Asked if it was a relief to be off the streets, Tess nodded. “When it starts getting cold out, I’m ready to come in for help.” She’d been beaten by a drug dealer, she said, but didn’t want to go into details. Jamie recommended an Asheville rehab that she had sent other people to, with good results, she said, but it would not accept patients on MAT or the antidepressant Cymbalta, which is sometimes not recommended for people with substance abuse disorder.

“That’s the one I’m on,” Tess said. But Jamie remained relentlessly upbeat throughout our visit and promised to double-check on the Cymbalta, and Tess seemed brighter and more hopeful than she had in months. The Asheville rehab featured a regimen of horticultural work during the day and intensive group therapy at night.

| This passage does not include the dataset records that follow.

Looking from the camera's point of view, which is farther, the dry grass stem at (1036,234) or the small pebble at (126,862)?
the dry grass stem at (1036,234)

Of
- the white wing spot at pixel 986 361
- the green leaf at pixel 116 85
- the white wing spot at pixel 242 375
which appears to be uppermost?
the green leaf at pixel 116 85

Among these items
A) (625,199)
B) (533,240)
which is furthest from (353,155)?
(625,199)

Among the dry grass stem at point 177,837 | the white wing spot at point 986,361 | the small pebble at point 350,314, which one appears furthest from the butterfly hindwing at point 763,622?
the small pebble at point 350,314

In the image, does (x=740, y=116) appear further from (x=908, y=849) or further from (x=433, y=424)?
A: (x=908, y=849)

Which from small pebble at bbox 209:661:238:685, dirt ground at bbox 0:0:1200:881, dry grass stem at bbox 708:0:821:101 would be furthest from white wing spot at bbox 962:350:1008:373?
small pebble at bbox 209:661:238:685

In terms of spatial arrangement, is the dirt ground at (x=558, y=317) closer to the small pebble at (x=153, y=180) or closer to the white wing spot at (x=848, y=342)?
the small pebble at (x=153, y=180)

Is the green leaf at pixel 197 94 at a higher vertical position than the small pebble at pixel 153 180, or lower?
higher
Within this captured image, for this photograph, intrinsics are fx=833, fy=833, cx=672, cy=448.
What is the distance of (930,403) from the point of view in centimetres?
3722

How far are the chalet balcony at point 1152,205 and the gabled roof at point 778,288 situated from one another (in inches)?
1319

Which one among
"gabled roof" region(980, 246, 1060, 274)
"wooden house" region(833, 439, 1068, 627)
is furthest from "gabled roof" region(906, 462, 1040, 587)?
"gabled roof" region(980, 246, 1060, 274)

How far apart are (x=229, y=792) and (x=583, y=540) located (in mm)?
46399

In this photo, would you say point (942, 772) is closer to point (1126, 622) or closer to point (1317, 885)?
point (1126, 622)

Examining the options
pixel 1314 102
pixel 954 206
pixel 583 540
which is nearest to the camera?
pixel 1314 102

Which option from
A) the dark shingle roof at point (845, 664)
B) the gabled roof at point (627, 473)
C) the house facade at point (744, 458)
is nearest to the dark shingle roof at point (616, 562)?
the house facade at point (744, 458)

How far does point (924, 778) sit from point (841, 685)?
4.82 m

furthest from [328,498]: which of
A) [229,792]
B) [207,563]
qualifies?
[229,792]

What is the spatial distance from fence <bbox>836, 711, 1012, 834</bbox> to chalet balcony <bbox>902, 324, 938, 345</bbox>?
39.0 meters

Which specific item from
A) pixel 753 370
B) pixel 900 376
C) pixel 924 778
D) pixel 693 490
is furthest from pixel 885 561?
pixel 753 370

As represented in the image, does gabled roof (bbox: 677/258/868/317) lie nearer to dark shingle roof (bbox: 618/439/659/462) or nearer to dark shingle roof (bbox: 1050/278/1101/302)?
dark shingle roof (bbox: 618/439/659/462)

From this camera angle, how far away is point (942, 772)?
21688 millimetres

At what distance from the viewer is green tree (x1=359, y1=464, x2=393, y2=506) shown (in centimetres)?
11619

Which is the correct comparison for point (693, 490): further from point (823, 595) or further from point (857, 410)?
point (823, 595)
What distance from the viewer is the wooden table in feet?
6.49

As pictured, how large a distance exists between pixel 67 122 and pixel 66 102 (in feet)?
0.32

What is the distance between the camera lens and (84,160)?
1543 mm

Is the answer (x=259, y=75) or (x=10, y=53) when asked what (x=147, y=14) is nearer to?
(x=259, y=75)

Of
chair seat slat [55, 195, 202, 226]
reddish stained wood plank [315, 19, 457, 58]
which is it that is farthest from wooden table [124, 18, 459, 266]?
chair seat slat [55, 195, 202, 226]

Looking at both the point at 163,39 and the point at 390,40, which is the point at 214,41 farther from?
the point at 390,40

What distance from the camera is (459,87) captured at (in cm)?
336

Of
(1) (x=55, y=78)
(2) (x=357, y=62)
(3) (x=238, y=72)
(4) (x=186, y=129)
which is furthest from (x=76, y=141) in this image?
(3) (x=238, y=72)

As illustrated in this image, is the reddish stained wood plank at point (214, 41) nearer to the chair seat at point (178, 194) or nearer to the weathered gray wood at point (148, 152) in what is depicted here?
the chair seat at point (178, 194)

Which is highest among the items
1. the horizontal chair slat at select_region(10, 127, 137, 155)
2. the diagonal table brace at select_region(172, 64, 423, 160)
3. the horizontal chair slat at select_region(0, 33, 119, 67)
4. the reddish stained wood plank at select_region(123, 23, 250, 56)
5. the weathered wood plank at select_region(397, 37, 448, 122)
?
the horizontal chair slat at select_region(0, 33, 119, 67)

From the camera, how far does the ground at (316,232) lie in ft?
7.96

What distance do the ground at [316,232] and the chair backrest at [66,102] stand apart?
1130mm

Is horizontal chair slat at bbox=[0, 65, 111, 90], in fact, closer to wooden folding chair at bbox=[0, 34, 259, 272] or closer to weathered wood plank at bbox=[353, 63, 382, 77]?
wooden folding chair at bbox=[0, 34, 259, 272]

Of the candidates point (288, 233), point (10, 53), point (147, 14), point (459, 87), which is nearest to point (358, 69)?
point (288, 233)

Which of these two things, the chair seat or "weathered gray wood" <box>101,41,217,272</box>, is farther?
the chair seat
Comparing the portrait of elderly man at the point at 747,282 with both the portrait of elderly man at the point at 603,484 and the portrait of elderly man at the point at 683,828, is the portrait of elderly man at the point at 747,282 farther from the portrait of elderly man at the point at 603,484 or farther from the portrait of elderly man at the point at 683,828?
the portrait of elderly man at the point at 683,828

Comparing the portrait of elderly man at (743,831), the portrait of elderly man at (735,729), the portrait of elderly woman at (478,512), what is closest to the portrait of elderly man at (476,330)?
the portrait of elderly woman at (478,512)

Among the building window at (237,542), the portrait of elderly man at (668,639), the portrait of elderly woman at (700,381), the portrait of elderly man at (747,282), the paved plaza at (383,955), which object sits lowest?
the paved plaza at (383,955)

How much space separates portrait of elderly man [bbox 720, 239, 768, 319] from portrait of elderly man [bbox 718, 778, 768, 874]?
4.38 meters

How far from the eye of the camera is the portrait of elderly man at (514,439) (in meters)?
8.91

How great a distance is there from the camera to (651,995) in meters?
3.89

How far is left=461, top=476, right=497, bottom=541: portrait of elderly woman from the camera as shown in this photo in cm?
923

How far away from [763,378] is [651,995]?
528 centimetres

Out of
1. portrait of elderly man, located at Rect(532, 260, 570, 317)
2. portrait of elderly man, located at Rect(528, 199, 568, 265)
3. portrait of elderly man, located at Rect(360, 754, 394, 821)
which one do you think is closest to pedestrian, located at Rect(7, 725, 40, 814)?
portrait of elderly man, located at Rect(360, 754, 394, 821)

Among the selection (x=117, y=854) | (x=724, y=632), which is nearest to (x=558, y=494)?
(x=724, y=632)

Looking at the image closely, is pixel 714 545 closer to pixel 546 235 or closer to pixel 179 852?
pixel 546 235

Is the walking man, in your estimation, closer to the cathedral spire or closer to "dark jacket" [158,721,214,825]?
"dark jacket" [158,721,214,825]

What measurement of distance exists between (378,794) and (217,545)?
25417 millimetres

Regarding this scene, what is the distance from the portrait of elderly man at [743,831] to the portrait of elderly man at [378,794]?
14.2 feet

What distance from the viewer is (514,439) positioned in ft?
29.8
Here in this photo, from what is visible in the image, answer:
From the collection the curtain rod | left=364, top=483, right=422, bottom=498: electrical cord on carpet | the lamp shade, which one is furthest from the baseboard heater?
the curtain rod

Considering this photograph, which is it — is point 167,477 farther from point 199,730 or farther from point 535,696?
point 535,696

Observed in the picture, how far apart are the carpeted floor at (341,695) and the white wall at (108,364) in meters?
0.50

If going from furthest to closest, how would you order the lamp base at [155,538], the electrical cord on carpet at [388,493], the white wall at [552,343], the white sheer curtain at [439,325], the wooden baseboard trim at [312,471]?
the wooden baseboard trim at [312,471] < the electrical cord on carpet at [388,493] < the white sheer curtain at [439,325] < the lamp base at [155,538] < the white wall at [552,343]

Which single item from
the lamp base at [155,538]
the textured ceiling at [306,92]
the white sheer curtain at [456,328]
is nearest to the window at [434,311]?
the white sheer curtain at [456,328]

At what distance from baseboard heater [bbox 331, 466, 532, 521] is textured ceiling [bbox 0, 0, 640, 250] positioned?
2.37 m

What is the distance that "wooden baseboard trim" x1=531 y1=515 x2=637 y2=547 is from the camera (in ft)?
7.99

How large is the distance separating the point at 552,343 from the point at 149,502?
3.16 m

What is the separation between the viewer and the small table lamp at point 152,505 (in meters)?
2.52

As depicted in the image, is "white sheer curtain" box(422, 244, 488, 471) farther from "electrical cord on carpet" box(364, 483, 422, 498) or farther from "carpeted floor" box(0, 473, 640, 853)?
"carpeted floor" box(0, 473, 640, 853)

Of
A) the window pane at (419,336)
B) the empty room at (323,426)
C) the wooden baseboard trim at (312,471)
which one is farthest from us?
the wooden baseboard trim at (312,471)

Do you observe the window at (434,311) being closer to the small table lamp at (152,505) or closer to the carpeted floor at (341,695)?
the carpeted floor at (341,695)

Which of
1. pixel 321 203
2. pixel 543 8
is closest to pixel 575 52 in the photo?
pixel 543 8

“It’s kinda hippie-ish,” Jamie said, knowing that would appeal to Tess.

“Like Warren Wilson?” Tess said, hopefully, referring to the liberal-arts college nearby.

She would not be allowed to talk to anyone back home for six months. It would drive her crazy not to see her son or hear about him, she said, “but my goal is, I want to get him back.”

*

But the liminal window passed, as it usually did, when Tess checked herself out of the hospital before the Asheville rehab bed, or any others, could be secured. “She’s back out again,” her mother said. “All it takes is one contact, one blinging on the cellphone, and there they go, spiraling again.”

The flood of street fentanyl had not slowed. From September to November 2016, Roanoke claimed the highest number of emergency-room overdose visits in the state, most fentanyl-driven. EMS workers reported having to give people as many as five doses of the anti-overdose drug, naloxone, to reverse its effects. One such call ended with a young mother dead in her bedroom, her baby beside her in the bed, cooing.

*

A week before Christmas, Patricia showed me a card she was mailing to Tess, with pictures of her son tucked inside. She’d found what she believed to be her current address from a series of Facebook exchanges between Tess and her drug dealers, some angry (“Damn man. You stole shit from me”) and some matter-of-fact. She was staying in another apartment in southeast Roanoke, catty-cornered from the church where I’d first taken her to NA.

Patricia wanted to tell her about a new Beck song that began:

I met you at JC Penney

I think your nametag said “Jenny”

It was their favorite department store, the place where she bought Tess a new wardrobe every time she left a hospital or rehab stint—only to return home, months later, with just the clothes on her back.